-- Dataset content --

* * * * * * * * *

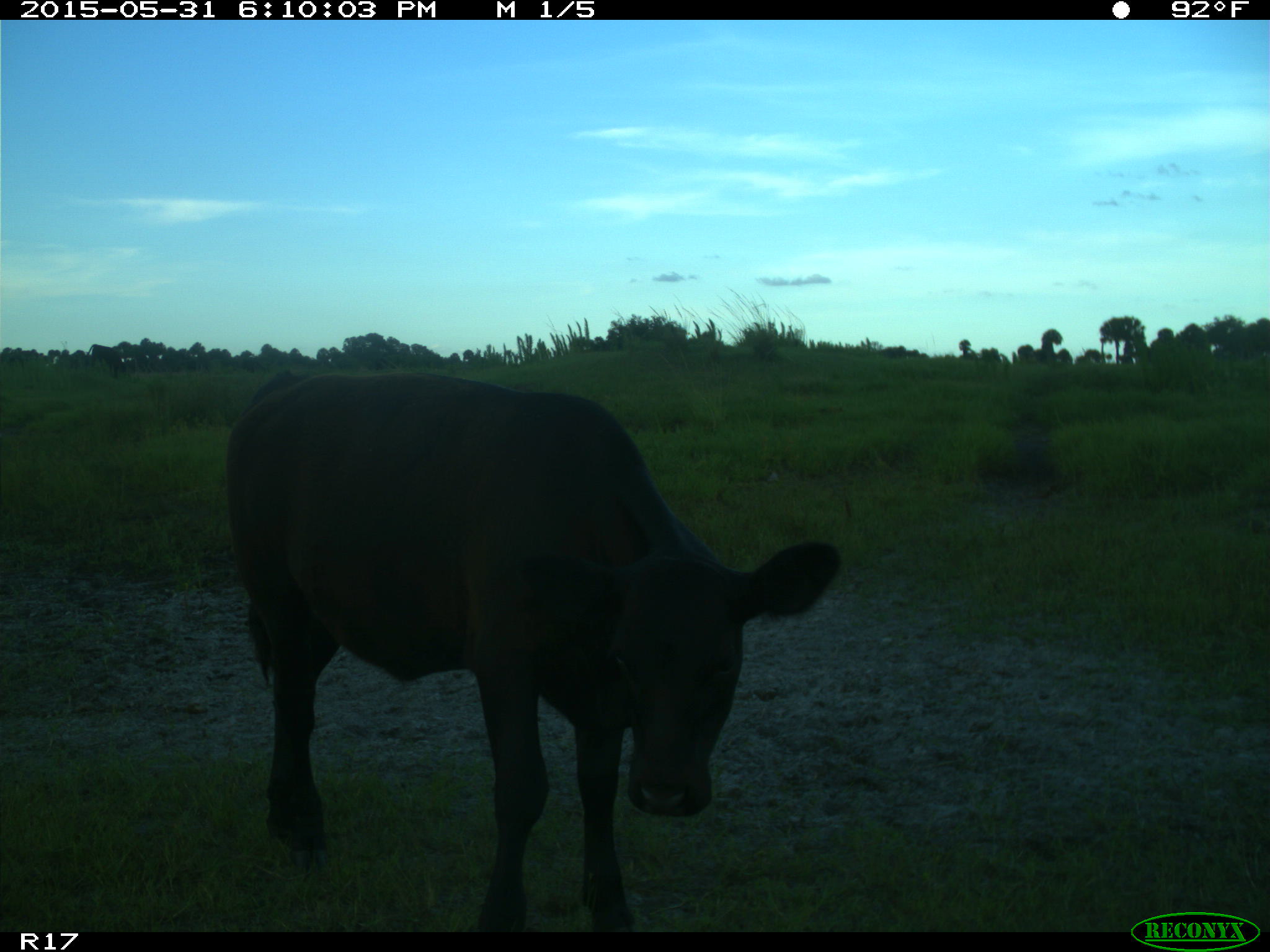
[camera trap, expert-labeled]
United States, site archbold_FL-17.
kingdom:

* * * * * * * * *

-- Exercise objective --
Copy out the material above in full and exactly; its pictures are not to appear.

-- Result of this task --
[camera trap, expert-labeled]
United States, site archbold_FL-17.
kingdom:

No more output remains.